SECCIÓN DEL DOCUMENTO
————————

De no ser así, tendríamos que acudir con Roberto (¿Sr. Logo o Sr. Loco?) a la consulta de la psiquiatra Dra. Andino (a quien sólo le falta una “S” para existir). “-Bien –comentó la psiquiatra con absoluta tranquilidad-, en primer lugar quiero decirle que no debe asustarse. A esto Freud lo clasificaría como un duelo provocado por la pérdida de un objeto amado. Usted no está loco –manifestó en un tono que a Roberto le sonó sentencia-, usted está sufriendo en términos psiquiátricos lo que llamamos trastorno adaptivo ansioso-depresivo…Nada, solamente se tomará una tableta de benzodiacepina de dos miligramos antes de acostarse y verá cómo en poco tiempo estará tranquilo y centrado.” Roberto no se tomó la benzodiacepina, y eso lo digo yo ateniéndome a la estupenda ironía de Pedro Martínez cuando pretende hacer adictos a la lectura de sus libros no únicamente a nosotros, sino hasta a sus propios personajes. Definitivamente como terapia yo prefiero sus novelas a la benzodiacepina. Y eso es lo que precisamente hizo Roberto cuando casi al final de “Misterios del Tiempo” le rinde un homenaje a su creador de la siguiente manera: “La tranquilidad reinaba en todo su esplendor, después de bañarse tomó un ejemplar de un libro de Pedro Martínez que se encontraba en la mesa de noche, La Habana, paraíso de mis recuerdos y comenzó a leerlo logrando olvidar sus sufrimientos, tristezas y amarguras…”

————————

PROBLEMA A RESOLVER
Indica si cada una de estas afirmaciones coincide con el fragmento sobre «Misterios del Tiempo», respondiendo sí o no y citando las palabras que lo deciden.
1. La psiquiatra le indica a Roberto tomar una tableta de benzodiacepina antes de acostarse.
2. Roberto sigue la indicación y se toma la benzodiacepina.
3. El libro que Roberto toma de la mesa de noche es «Misterios del Tiempo».
Para responder, utiliza únicamente el fragmento.

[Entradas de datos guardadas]
————————

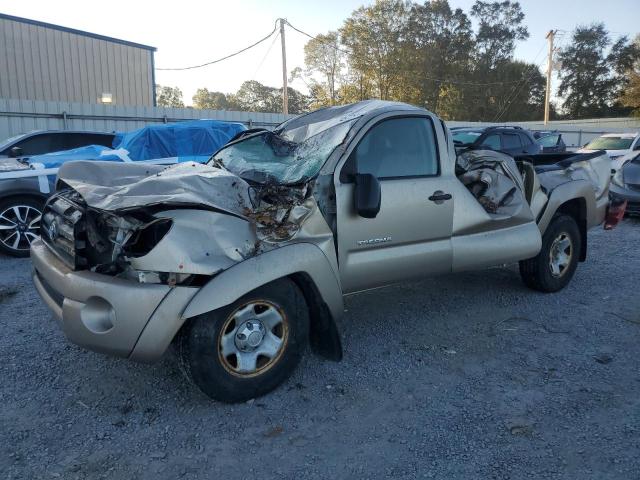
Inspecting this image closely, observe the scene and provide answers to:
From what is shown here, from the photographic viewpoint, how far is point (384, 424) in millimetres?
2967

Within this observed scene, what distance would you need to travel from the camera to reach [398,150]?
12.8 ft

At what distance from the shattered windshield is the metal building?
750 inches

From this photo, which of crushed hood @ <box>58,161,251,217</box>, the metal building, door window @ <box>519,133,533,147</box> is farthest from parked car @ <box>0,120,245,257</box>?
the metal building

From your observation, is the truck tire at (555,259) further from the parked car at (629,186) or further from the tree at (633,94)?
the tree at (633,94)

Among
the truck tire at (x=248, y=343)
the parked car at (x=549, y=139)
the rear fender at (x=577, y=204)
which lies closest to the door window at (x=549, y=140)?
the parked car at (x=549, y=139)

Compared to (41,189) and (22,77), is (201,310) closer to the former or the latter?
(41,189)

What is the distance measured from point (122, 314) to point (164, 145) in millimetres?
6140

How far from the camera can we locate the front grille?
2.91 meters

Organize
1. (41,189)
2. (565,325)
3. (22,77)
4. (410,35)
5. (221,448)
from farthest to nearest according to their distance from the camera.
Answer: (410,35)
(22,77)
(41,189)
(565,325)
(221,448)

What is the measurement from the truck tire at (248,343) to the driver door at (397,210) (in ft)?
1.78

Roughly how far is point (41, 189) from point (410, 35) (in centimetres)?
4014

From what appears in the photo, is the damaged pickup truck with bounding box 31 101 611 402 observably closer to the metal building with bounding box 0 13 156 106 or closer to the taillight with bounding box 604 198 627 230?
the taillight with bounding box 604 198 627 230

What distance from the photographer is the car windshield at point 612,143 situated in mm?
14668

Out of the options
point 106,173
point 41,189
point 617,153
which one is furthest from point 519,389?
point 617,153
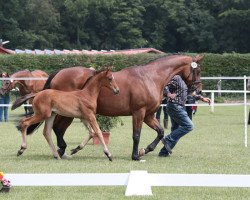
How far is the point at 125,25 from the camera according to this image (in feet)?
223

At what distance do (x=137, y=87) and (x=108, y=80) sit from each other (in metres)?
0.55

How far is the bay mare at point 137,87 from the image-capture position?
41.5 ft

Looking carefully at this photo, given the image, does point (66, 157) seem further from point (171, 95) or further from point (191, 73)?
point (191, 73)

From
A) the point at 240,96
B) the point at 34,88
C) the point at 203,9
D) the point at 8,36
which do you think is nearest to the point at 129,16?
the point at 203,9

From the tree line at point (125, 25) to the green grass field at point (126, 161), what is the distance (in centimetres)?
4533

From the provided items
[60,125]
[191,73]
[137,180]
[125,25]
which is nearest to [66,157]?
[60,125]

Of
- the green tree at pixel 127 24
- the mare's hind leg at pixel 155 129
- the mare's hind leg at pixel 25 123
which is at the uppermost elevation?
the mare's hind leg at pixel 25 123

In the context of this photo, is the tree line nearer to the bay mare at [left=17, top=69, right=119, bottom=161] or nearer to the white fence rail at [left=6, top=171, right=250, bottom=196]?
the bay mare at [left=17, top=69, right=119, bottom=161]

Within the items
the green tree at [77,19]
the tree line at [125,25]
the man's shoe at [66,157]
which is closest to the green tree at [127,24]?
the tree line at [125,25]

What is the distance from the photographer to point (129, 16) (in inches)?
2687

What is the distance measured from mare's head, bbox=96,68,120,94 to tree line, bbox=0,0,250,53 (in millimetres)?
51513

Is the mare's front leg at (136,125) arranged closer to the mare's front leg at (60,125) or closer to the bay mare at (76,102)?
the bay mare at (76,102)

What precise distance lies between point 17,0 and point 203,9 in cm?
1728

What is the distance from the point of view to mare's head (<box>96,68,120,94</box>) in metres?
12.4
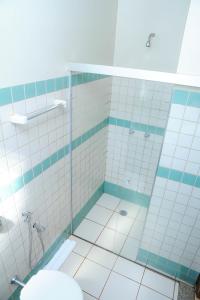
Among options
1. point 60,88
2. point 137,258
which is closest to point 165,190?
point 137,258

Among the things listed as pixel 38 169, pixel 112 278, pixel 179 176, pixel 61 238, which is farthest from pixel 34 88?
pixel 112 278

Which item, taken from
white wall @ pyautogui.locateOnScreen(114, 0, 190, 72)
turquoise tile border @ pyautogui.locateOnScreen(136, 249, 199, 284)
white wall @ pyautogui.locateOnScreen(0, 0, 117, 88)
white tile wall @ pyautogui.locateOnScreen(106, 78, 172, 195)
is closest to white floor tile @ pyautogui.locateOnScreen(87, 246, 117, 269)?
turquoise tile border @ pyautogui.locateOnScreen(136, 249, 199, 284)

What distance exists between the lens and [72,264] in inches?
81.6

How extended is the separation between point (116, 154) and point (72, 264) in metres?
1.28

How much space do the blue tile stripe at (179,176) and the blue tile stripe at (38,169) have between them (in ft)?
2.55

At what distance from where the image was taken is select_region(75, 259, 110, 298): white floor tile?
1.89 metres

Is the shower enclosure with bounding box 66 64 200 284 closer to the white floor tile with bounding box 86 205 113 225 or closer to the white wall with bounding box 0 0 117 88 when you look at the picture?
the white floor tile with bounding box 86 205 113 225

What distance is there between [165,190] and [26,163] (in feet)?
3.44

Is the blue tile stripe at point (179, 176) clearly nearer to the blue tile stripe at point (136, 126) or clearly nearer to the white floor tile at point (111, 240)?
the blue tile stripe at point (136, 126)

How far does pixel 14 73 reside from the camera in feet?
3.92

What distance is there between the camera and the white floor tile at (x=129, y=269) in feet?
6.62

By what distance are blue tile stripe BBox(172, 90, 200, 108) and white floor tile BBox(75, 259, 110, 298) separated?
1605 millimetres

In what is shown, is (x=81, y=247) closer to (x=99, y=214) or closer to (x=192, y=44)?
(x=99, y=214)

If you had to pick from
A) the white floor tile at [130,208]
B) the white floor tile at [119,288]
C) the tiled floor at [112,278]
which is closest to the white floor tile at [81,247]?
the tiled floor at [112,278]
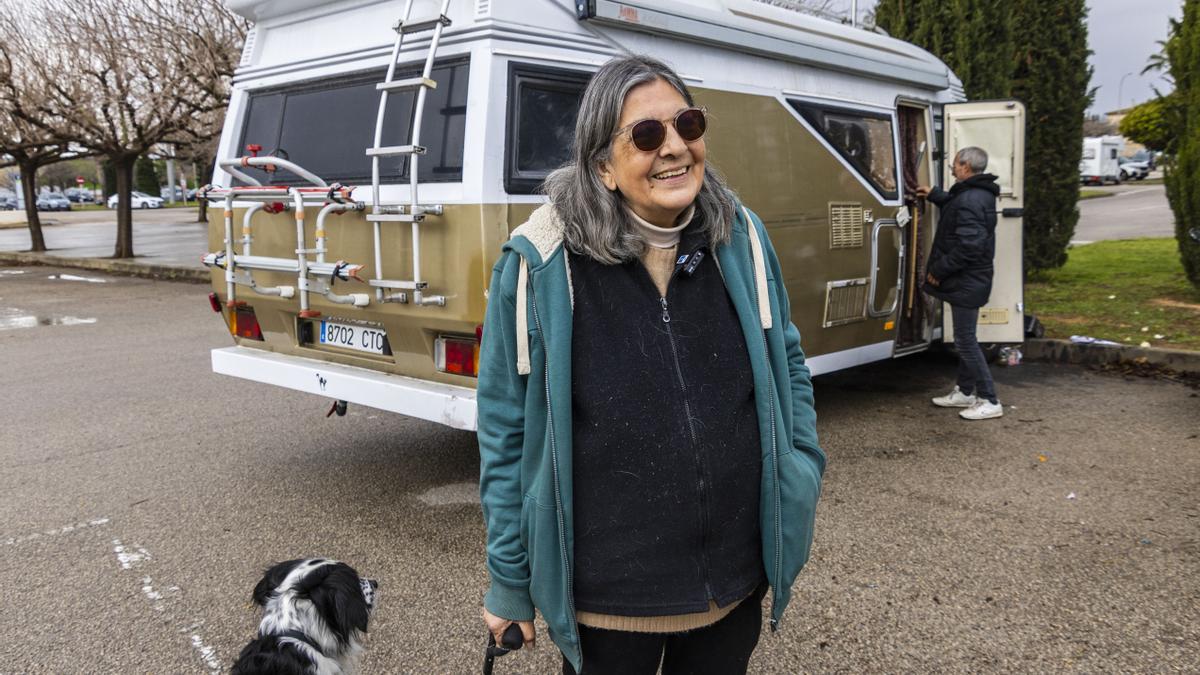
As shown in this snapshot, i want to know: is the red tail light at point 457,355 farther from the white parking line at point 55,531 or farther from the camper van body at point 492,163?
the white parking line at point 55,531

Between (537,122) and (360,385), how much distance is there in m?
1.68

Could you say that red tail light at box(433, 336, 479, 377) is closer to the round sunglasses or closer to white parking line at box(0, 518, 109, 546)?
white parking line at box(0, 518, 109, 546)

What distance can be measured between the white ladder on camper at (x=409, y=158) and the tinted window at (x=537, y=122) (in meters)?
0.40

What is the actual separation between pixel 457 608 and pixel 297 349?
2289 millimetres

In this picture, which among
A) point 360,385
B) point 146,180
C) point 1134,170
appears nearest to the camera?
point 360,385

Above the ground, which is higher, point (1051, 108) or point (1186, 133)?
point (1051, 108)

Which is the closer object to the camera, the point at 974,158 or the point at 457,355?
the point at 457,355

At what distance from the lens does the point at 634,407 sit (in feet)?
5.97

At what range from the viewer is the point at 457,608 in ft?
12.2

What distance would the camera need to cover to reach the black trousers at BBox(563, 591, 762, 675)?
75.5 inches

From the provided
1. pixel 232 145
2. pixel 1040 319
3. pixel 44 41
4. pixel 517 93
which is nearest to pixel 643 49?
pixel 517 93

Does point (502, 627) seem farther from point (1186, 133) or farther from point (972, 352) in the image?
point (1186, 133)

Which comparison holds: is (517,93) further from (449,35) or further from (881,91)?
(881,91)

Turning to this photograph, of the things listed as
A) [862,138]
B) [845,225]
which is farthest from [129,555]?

————————

RESPUESTA DEL EJERCICIO
1. Sí: «solamente se tomará una tableta de benzodiacepina de dos miligramos antes de acostarse».
2. No: «Roberto no se tomó la benzodiacepina».
3. No: «tomó un ejemplar de un libro de Pedro Martínez que se encontraba en la mesa de noche, La Habana, paraíso de mis recuerdos».